Ao G1, um colega de bancada de Renan Calheiros afirmou, sob condição de anonimato, que a série de críticas do líder do PMDB ao presidente está provocando “constrangimento”.

“Como senador, Renan tem todo direito de expressar seu descontentamento com o governo, mas deve ter cuidado ao se posicionar como líder, para evitar esses constrangimentos da bancada com o governo”, disse esse parlamentar.

“Há um desconforto muito grande. Essa postura está criando focos de insatisfação na bancada. Mas também não ninguém com perfil para liderar o PMDB no Senado neste momento de turbulência”, acrescentou.

Para outro senador do PMDB, que também pediu para não se identificar, Renan tem feito declarações “esquisitas” sobre Temer.
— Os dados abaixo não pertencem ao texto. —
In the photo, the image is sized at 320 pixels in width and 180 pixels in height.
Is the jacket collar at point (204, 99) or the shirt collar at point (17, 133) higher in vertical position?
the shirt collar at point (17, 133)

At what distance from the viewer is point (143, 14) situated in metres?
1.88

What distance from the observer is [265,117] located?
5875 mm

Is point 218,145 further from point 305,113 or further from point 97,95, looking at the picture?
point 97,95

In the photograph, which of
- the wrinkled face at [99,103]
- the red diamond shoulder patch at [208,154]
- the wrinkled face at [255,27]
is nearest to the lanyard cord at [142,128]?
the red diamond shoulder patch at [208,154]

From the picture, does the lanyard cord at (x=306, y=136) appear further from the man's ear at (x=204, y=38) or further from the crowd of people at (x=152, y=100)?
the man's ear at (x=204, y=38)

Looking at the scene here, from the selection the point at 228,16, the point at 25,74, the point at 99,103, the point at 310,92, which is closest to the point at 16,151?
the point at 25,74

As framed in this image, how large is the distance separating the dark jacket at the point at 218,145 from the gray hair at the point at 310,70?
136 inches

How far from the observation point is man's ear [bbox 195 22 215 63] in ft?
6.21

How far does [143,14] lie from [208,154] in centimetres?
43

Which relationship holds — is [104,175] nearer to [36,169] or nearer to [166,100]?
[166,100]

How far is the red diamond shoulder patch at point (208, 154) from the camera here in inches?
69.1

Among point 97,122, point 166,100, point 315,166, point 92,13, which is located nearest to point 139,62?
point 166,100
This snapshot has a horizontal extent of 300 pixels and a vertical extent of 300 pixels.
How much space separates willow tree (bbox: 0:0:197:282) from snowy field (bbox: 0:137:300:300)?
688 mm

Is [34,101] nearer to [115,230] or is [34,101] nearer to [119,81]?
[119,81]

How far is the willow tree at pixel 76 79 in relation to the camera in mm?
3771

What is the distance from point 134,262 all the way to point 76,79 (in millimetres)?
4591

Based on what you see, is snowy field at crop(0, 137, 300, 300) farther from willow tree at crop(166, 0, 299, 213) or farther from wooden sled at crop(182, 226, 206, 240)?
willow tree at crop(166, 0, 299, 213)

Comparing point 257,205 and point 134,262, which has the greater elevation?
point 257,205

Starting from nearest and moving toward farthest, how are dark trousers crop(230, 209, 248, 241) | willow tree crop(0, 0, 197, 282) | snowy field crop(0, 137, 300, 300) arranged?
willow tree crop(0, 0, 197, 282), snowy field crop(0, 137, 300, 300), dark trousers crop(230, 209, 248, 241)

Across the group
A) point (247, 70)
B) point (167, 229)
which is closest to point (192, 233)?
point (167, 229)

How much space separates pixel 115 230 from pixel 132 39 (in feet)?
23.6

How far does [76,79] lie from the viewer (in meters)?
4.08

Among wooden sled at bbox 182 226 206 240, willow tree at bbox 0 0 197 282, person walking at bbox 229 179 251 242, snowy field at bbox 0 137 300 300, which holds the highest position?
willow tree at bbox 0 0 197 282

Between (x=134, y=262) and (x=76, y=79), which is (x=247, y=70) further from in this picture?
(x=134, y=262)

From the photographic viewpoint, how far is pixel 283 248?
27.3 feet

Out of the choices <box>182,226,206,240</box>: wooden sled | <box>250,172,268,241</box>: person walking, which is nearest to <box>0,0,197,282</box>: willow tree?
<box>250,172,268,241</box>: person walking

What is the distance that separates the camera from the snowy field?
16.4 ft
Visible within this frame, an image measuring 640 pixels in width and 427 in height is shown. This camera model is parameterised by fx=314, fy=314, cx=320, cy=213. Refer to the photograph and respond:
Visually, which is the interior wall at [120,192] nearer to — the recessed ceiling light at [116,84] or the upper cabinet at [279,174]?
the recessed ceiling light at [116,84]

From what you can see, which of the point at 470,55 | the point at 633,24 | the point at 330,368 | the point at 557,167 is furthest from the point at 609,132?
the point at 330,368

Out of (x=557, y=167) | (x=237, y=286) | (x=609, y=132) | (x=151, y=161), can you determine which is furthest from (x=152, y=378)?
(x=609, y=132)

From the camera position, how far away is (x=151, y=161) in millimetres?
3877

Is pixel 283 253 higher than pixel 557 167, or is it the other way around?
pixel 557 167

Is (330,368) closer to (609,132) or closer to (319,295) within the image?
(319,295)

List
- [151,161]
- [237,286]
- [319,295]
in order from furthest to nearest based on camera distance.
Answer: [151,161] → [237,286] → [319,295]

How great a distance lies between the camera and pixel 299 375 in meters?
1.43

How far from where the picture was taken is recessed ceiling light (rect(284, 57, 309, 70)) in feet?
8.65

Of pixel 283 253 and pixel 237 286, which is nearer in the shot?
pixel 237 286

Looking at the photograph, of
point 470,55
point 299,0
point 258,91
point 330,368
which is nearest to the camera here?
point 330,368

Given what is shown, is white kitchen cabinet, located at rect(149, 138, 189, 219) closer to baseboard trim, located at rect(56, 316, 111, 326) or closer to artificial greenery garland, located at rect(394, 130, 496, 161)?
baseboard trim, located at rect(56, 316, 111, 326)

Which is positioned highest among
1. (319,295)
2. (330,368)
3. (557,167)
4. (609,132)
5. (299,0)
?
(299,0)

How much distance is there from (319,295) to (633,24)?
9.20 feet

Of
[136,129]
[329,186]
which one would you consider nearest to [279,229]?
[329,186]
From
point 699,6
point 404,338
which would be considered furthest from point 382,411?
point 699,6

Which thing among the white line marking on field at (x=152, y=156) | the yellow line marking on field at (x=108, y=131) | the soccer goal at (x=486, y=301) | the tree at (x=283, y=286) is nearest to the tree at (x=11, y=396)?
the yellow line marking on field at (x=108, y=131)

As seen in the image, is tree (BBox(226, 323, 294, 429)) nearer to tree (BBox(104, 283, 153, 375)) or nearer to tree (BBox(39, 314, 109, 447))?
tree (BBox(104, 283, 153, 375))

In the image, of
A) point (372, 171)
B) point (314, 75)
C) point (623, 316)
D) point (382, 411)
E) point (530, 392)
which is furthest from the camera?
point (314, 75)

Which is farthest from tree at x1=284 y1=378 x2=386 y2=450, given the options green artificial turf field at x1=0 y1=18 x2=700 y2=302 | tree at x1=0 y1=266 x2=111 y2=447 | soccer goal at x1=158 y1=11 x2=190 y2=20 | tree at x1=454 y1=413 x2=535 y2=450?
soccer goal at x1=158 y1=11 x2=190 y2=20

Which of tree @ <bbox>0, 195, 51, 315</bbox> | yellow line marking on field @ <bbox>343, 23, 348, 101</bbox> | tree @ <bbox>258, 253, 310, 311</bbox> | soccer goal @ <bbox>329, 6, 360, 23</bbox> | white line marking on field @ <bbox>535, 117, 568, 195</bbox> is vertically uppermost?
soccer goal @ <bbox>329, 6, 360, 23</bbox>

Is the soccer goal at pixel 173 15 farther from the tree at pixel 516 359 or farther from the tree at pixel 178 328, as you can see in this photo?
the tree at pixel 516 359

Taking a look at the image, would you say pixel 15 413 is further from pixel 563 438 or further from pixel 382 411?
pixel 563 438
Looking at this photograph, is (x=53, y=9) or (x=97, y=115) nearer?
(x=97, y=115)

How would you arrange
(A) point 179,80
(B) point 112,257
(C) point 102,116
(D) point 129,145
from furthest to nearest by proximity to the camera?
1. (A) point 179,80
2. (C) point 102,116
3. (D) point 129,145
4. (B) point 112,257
“Se o Renan, como líder, fizer uma orientação de votação contra o governo, eu não vou acompanhar. Ele é o líder, porém não sou obrigado a seguir sua orientação. Mas eu sou um conciliador, acho que temos que esquecer essas picuinhas, pensar no Brasil”, disse. “Não sei se chega a ter uma divisão [na bancada], mas há esse estranhamento”, completou.

Eleições de 2018
Para uma parte dos parlamentares peemedebistas ouvidos pelo G1, a série de críticas de Renan às medidas de Temer são motivadas pelas eleições do ano que vem, uma vez que o mandato do senador termina em 2018.

Esses parlamentares acrescentam, ainda, acreditar que Renan Calheiros tenta se “descolar” do presidente em função da baixa popularidade de Temer (segundo o Ibope, 10% consideram o governo “ótimo” ou “bom” e 55%, “ruim” ou “péssimo”) e das reformas enviadas ao Congresso, como a da Previdência e a trabalhista.

“Renan está em uma situação complicada nas pesquisas em Alagoas. Com essas atitudes, ele espera uma reação popular”, disse um senador peemedebista.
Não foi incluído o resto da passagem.